As you can see, there are a number of actions you can take (including removing a panel if you don’t need it), however we’re going to click on “Edit”. This brings us into a view where we get access to modify the properties of the Query, and also can modify some Dashboard settings including the Title and color’s to show based on the data that is being returned:
The most important thing for use in this screen is the query
As you can see, in the “FROM” portion of the query, you can change the values for “host” to match the hostname of your server. Also, from the “SELECT” portion, you can change the field() to match the data that you need to have represented on your panel. If we take a look at this field and click, it brings us a dropdown:
Remember where these values came from? These are the values that we defined in our PowerShell script above.
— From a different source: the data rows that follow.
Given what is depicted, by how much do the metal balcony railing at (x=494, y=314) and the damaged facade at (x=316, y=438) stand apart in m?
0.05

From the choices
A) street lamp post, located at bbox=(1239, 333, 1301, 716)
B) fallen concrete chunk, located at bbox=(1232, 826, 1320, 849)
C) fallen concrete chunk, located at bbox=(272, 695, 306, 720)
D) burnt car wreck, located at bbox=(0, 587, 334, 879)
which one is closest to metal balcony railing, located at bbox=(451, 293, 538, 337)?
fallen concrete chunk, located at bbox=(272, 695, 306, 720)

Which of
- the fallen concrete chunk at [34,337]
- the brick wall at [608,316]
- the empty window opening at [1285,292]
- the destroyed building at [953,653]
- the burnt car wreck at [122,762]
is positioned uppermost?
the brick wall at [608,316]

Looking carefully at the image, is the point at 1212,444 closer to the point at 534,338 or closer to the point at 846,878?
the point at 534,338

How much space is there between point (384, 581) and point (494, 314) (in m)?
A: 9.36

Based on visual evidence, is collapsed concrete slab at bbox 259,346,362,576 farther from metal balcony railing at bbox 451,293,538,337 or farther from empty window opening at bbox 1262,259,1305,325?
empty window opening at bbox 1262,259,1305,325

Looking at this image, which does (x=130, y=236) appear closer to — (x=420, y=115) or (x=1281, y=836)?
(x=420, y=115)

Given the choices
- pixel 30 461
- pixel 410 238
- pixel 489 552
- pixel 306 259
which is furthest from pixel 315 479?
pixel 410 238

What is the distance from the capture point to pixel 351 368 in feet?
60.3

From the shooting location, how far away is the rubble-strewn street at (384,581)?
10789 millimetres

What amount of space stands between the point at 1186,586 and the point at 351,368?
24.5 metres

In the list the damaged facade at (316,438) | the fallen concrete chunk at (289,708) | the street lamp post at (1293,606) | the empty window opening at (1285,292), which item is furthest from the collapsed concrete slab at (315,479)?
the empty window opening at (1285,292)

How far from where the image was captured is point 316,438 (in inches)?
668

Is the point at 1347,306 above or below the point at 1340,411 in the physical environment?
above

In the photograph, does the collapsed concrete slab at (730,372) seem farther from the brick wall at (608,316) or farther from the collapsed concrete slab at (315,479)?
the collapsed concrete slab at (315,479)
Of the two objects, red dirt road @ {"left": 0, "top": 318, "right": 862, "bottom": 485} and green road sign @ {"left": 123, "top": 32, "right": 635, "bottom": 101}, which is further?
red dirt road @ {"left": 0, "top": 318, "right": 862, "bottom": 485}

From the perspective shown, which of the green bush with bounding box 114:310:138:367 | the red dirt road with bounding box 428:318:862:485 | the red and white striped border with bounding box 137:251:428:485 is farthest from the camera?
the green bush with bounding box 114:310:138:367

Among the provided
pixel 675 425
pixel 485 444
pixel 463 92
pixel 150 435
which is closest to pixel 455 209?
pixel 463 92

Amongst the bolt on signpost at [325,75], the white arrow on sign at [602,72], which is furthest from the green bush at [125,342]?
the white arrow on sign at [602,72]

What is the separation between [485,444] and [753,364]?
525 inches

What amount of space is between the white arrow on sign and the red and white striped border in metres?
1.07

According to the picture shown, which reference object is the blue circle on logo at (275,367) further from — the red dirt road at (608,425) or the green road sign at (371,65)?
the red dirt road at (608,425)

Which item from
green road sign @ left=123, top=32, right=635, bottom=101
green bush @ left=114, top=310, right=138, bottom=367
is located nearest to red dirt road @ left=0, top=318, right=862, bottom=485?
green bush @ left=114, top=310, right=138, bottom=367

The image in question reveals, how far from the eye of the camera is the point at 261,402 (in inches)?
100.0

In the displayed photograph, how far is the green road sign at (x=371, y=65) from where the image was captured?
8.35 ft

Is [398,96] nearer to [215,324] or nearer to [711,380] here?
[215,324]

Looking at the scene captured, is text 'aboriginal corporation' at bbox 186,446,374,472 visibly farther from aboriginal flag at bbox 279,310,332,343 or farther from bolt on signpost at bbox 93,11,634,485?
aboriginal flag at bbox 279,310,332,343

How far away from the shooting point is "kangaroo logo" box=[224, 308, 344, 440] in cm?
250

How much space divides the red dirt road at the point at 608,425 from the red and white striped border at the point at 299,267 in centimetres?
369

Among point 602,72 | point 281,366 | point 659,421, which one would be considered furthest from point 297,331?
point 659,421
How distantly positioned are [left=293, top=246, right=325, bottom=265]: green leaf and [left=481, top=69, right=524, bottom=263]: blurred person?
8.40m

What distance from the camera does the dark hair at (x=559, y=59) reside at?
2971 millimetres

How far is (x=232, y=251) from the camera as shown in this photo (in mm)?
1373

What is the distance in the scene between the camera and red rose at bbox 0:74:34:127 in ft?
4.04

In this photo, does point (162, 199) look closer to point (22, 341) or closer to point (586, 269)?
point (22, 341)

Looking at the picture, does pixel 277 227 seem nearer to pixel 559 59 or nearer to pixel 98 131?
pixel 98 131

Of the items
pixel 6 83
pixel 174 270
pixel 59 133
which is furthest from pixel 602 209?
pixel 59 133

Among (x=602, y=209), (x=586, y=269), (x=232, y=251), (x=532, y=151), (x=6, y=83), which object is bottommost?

When we select the value we want to display, we click “Apply” at the top right of the screen to save the value and return to the Main Dashboard:
And there’s our value displayed! Lets take a look at one of the default Windows OS Metrics as well, such as CPU Usage. For this panel, you just need to select the “host” where you want the data to be displayed from:
And as we can see, its gets displayed:
There’s a bit of work to do in order to get the dashboard to display all of the values on each panel, but eventually you’ll end up with something looking like this:
As you can see, the data on the graph panels is timed (as this is a time series database), and you can adjust the times shown on the screen by using the time period selector at the top right of the Dashboard:
The final thing I’ll show you is if you have multiple Dashboards that you are looking to display on a screen, Grafana can do this by using the “Playlists” option under Dashboards.
You can also create Alerts to go to multiple sources such as Email, Teams Discord, Slack, Hangouts, PagerDuty or a webhook.
As you have seen over this post, Grafana is a powerful and useful tool for visualizing data. The reason for using this is conjunction with InfluxDB and Telegraf is that it had native support for Windows which was what we needed to monitor.
You can use multiple data sources (eg Prometheus, Zabbix) within the same Grafana instance depending on what data you want to visualize and display. The Grafana Dashboards site has thousands of community and official Dashboards for multiple systems such as AWS, Azure, Kubernetes etc.
While Grafana is a wonderful tool, its should be used as part of your monitoring infrastructure. Dashboards provide a great “birds-eye” view of the status of your Infrastructure, but you should use these in conjunction with other tools and processes, such as using alerts to generate tickets or self-healing alerts based on thresholds.
Thanks again for reading, I hope you have enjoyed the series and I’ll see you on the next one!